Capítulo 10 - "Você voltou!"
Willk manteve sua promessa de deixá-lo em paz até o pôr do sol. Claro que no breu daquele lugar Thomas havia perdido completamente a noção de tempo, então ele apenas deduziu tal coisa. E ficou ali por horas a fio tendo como companhia somente uma ansiedade brutal ao imaginar se sairia dali vivo, se Nix encontraria provas do que ele lhe revelou, se ela conseguiria trair seu mestre. Relembrou o encontro clandestino da noite passada, o choque nas feições dela que aumentava a cada palavra que proferia, a recusa que demonstrou, o medo de encarar a verdade. O líder da Irmandade a enganou completamente e a transformou numa pessoa que, aparentemente, não é. E talvez ela nem mesmo saiba disso. Indignou-se com tamanha crueldade e desejou que, um dia, ele fosse o homem a matar aquele desgraçado.

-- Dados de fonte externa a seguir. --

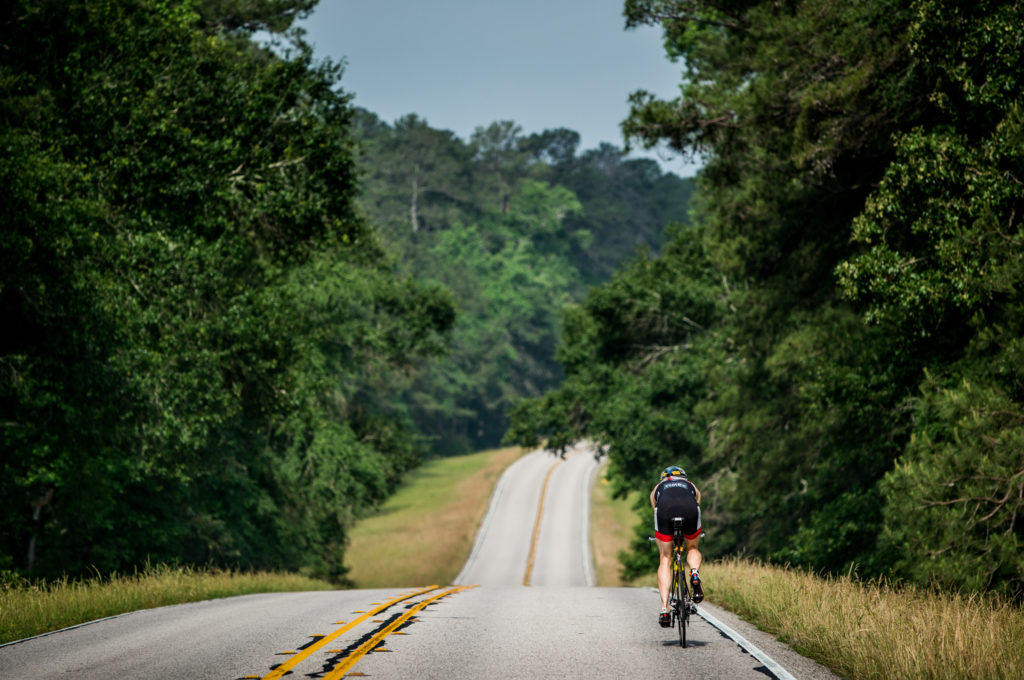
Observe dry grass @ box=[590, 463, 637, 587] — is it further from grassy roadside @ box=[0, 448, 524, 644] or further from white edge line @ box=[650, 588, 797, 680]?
white edge line @ box=[650, 588, 797, 680]

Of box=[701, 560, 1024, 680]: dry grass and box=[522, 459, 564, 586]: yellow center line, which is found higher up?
box=[701, 560, 1024, 680]: dry grass

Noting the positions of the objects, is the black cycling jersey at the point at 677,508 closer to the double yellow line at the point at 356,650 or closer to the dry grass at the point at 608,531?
the double yellow line at the point at 356,650

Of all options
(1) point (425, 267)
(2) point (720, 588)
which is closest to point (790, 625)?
(2) point (720, 588)

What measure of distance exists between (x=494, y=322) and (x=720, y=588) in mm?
84054

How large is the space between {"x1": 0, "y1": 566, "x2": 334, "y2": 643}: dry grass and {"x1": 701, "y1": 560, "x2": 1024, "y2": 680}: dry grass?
833 centimetres

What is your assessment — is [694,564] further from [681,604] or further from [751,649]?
[751,649]

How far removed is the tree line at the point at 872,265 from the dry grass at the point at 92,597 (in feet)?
35.5

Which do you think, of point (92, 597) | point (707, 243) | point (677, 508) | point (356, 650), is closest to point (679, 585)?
point (677, 508)

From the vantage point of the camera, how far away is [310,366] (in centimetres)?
3138

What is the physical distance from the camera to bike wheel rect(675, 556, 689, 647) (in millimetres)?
9428

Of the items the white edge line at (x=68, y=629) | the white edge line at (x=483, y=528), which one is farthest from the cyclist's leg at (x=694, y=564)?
the white edge line at (x=483, y=528)

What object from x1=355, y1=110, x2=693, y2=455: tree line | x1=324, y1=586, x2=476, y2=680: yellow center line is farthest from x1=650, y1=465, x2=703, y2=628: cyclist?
x1=355, y1=110, x2=693, y2=455: tree line

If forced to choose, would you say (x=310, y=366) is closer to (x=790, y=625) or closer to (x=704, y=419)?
(x=704, y=419)

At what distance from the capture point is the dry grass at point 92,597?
37.0 ft
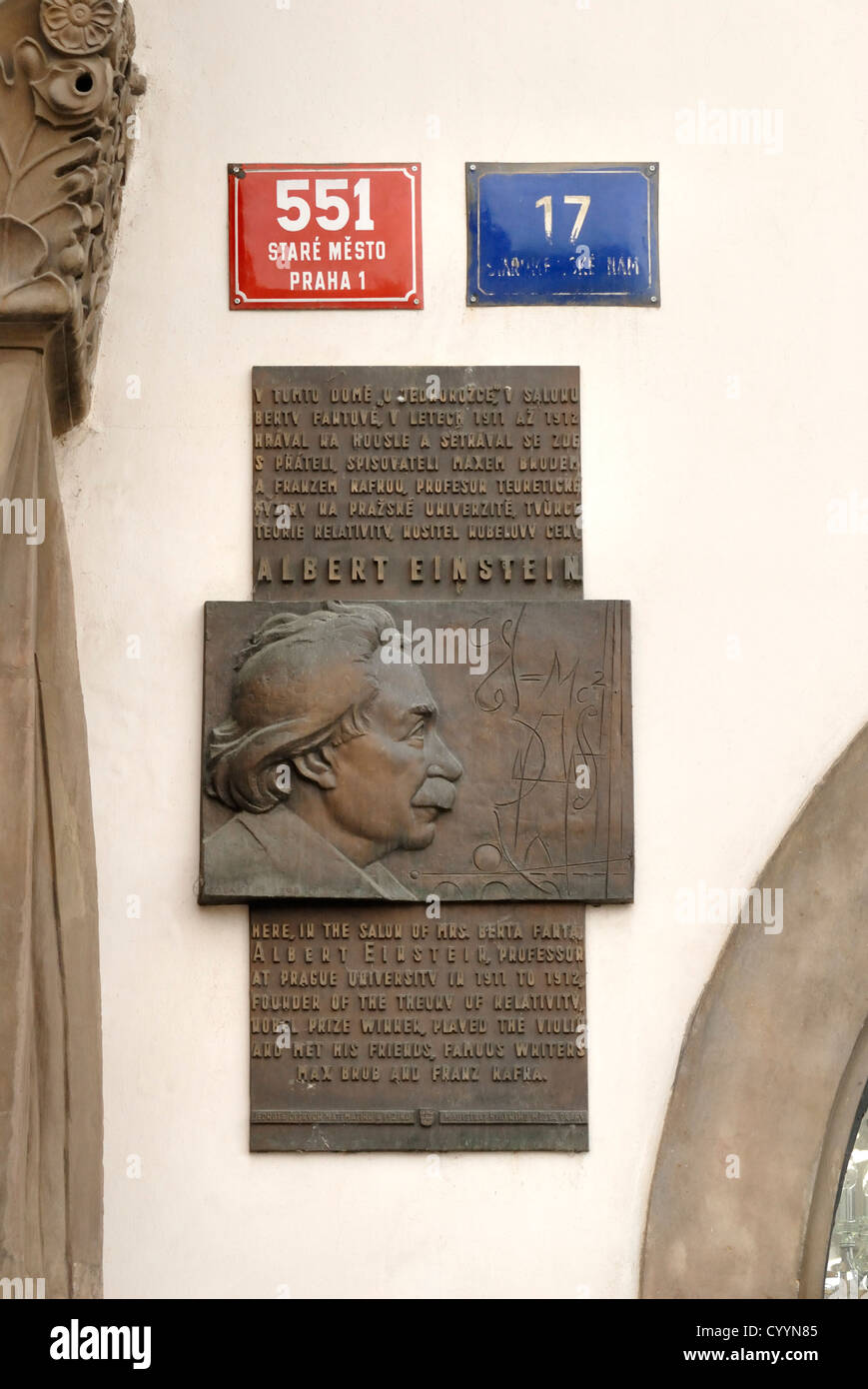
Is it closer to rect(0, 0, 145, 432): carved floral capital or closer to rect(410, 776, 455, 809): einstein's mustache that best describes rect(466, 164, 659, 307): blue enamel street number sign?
rect(0, 0, 145, 432): carved floral capital

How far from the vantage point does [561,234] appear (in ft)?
15.7

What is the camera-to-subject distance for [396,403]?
4680 millimetres

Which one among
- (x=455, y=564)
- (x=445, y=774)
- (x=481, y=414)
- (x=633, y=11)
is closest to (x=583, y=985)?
(x=445, y=774)

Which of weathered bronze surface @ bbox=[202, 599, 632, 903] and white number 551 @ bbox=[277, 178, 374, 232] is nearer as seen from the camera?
weathered bronze surface @ bbox=[202, 599, 632, 903]

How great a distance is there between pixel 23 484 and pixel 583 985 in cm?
174

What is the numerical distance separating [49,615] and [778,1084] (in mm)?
2006

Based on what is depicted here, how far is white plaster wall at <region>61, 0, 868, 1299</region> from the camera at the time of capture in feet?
14.3

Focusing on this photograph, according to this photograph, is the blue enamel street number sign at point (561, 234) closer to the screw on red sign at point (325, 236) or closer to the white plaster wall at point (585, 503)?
the white plaster wall at point (585, 503)

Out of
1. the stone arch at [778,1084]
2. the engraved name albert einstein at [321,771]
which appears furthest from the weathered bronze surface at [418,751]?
the stone arch at [778,1084]

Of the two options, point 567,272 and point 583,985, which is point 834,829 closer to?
point 583,985

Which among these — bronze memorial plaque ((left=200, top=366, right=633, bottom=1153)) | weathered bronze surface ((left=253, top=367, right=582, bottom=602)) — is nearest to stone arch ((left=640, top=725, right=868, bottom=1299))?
bronze memorial plaque ((left=200, top=366, right=633, bottom=1153))

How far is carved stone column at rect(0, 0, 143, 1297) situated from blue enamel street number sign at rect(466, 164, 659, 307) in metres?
1.05

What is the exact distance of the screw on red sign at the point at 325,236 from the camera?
472 centimetres

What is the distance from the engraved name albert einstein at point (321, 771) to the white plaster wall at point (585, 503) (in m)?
0.15
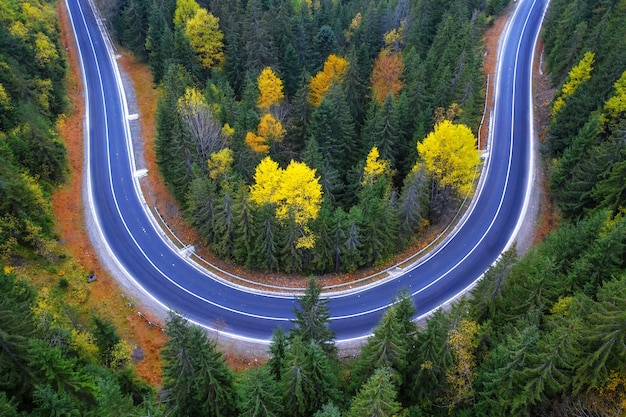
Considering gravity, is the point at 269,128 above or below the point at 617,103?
below

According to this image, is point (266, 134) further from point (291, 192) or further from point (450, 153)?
point (450, 153)

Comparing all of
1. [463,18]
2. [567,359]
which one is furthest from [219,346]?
[463,18]

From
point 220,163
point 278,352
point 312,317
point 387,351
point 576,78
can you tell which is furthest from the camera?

Riu com escárnio e dispensou aquele pensamento. Claro que não seria ele, Thomas nunca foi bom em brigas, nem mesmo sabia manusear uma espada de maneira decente. Não por ser fraco ou covarde, mas quando apresentou dificuldades em seus treinamentos na infância, certa vez surpreendeu seu mestre de armas e seu pai numa conversa em que caçoavam dele. O garoto tem a coordenação de uma gazela recém nascida, disse seu instrutor entre gargalhadas. Ele esperou envergonhado, escondido nas sombras de uma macieira, que seu pai o defendesse. Um terrível engano. Como um homem como eu pode ter um filho tão mole? Deveria ter nascido uma menina, isso sim, daí não me causaria tanto desgosto, seu pai respondeu raivoso, e a partir do dia seguinte Thomas nunca mais pegou numa arma. E seu pai nunca mais falou com ele, o que não era uma grande mudança pois raramente conversavam, já que o antigo duque jamais suportou a gagueira do único filho.
As horas se arrastavam, a fome e sede doíam e lembrou da simples refeição que recebeu às escondidas, imaginando o quão pior estaria se Nix não tivesse se apiedado dele. Ela poderia muito bem ter ido lhe exigir respostas sem lhe oferecer comida, mas levou pão, queijo e leite ao inimigo de seu mestre, e isso significava muito. A escuridão ameaçava enlouquecê-lo, mas eventualmente uma luz bruxuleante surgia quando alguém ia vê-lo. Por fim, a luz veio acompanhada de Willk. Seu tempo havia acabado. A cela foi aberta com um barulho de mal agouro e o homem entrou, sorrindo.
-- Então, está pronto para falar? -- perguntou e esfregou as mãos, ansioso.
Ele pensou no que a mulher pediu. Dê um jeito de ficar vivo mais uma semana. Seria ele capaz? Thomas não foi criado para pensar em enganos e ardis para enganar seu inimigo, ele não sabia misturar mentiras e verdades a fim de confundi-los. E se acabasse por revelar algo vital? E se, experientes como eram, percebessem imediatamente que os estava tentando enganar? Willk interpretou sua hesitação como recusa e o levantou pelos cabelos.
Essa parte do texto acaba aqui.